Cela avait apporté un trouble dans la maison, enfin une année se passa puis quand vint avril 1896, il lui fit faire connaissance d’un de ses clients qui était veuf avec une petite fille aussi – son prénom m’échappe- ce n’était pas mal combiné, lui était plus vieux qu’elle, peut-être dix ans ou quinze ans.
Alors durant le printemps 1896, mon père Louet, le vieil amoureux, remontait le soir à Montigny, il frappait à la porte qui donnait sur la demi-lune, je lui ouvrais ou bien elle, on se serrait la main, on prenait un verre et je les laissais à leurs affaires et retournais à mon travail.
Le mariage se fit et Louise, la soeur de la patronne, devint cultivatrice à Cormeilles. Ce fut le fils Emile qui la remplaçat.
En mai 1895, Emile faisait sa communion, il y eut un repas comme pour une noce.
Le père Rigault qui venait de Cormeilles où il était patissier et cuisinier était le grand directeur des marmites.
Il faisait beau, la table avait été dressée dans la cour, il y avait bien entre 15 à 18 personnes. Je vois encore cette table au matin toute embarrassée de bouteilles, victuailles, vaisselle, verres.
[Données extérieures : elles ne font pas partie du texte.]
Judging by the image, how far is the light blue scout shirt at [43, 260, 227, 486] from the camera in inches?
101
Ah les chats de la région ne furent pas malheureux cette nuit-là.
Pour la trinité, à la fin de mai, ce fut la fête, c’est là que je restais debout de midi le samedi jusqu’au lundi matin. La journée du dimanche, je chauffais le four neuf fois et je n’en pouvais plus. Mon frère Albert vint me voir la nuit avec son vélo. Le père Rigault travaillait à la cave, il faisait trop chaud au fournil, fallait aller chercher les plaques, les resdescendre que sais-je, j’avais des gigots, des poulets et autre à rôtir, quel bazar que cette fête. C’était plutôt la fête du ventre, je me souviens, mon frère Albert me dit “j’ai manqué d’en écraser deux ou trois qui s’étaient couchés en travers de la route.” A cette époque, il n’y avait pas encore d’auto. Enfin, l’année 1895 se continua, on arrivait à la fin de juin, je n’avais pas arrêté un jour depuis le 20 novembre 1894.
Albert vint me voir, il me dit ” il y a la cousine Legros qui est à la maison, tu vas te reposer quelques jours”. Par un beau soleil de juin, nous voilà partis tous les deux, on prit le train, on descendit à Asnières, il y avait un concours de musique dans cette ville.
Le dimanche 30 juin, on arriva enfin à la maison et ce fut le 1er juillet que la cousine Legros déjeuna à la maison. C’était une forte femme, rouge de figure, ayant le vin facile. Ce fut la dernière fois que je la vis.
On finissait de manger, il devait être 13 heures.
Une grosse fumée s’éleva au-dessus de Montmartre.
C’était les établissements Godillot qui flambaient.
Ensuite on alla à Pierrefitte voir Sitter, mon patron d’apprentissage. Je crois qu’il aurait préféré qu’on le laisse tranquille, sa femme était en tournée et lui gardait la maison pour retravailler la nuit comme il faisait à Montigny. Ce fut la dernière fois qu je le vis.
On repartit sur Paris et moi et Albert, on passa la soirée à la Gaîté où l’on jouait le grand Mogol.
En sortant du théâtre, on alla sur celui du feu de l’après-midi et restons-en là au 1er juillet 1895.